+++ Text to read

Those who believe in this possibility are defenders of a technology-based new era of evolution: machines will not only be able to replicate all human qualities, but will merge with humans and generate a new species of super-intelligent beings. This merger, together with the exponential speed of technological advancement, will eventually alter the very nature of reality, resulting in a technological Singularity (Kurzweil, 2005).

There are many advocates of Strong AI. Marvin Minsky (1990) and Ray Kurzweil (1999, 2005, 2006) stand as two of its most prominent representatives. According to John Searle (1980), Strong AI refers to “the claim that the appropriately programmed computer literally has cognitive states and that the programs thereby explain human cognition” (Searle, 1980, p. 417). There are two main ways in which AI could achieve this goal. The first is based on programming that tries to represent the symbolic structures of human minds; the second is based on the study and artificial replication of neural networks within the brain.

Minsky (1990) refers to the effort of trying to achieve Strong AI through symbolic research the “top-down approach”, and of trying to achieve Strong AI through connectionist research the “bottom-up” approach. The first strategy would depend highly on interpretation, context and self. The second depends on nothing but decoding the functions of neural networks and programming artificial ones. Therefore, the symbolic approach in AI has been vanishing, while the connectionist approach has continued to prosper.

++++++

■ Tasks and exercises:
1. List every person the passage on Strong AI names.
2. Carry on the passage on Strong AI from its last sentence.

+++ Material

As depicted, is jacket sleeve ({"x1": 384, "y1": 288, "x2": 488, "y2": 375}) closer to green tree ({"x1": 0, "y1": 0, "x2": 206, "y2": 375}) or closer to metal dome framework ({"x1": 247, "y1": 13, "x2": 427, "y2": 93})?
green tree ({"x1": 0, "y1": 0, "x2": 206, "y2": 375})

++++++

■ Expected outputs:
1. Ray Kurzweil, Marvin Minsky, John Searle

2.
Bringing attention to the symbolic limitations of AI, Searle (2002) has compared the Chinese Room Argument to what happened with Deep Blue. When beating Kasparov, Deep Blue was not playing chess, because the concept of chess has symbolic layers of meaning attached to it. A computer couldn´t possibly have access to the symbolic level of a chess game given that “the symbols in the computer mean nothing at all to the computer” (Searle, 2002). So while Kasparov had an understanding of chess based on its symbolic meaning, Deep Blue was merely performing a function which was programmed to arrive at decisions based on calculations regarding possibilities.

Searle´s view represents the Weak AI approach, which relies on the uniqueness of our aesthetic, religious, philosophical and deep symbolic/archetypical levels to rebuke the possibility of all-mighty programming and nano-engineering. Roger Penrose (1989, 1994) and William Dembsky (2002a, 2002b, 2007) are also defenders of Weak AI, although in different manners.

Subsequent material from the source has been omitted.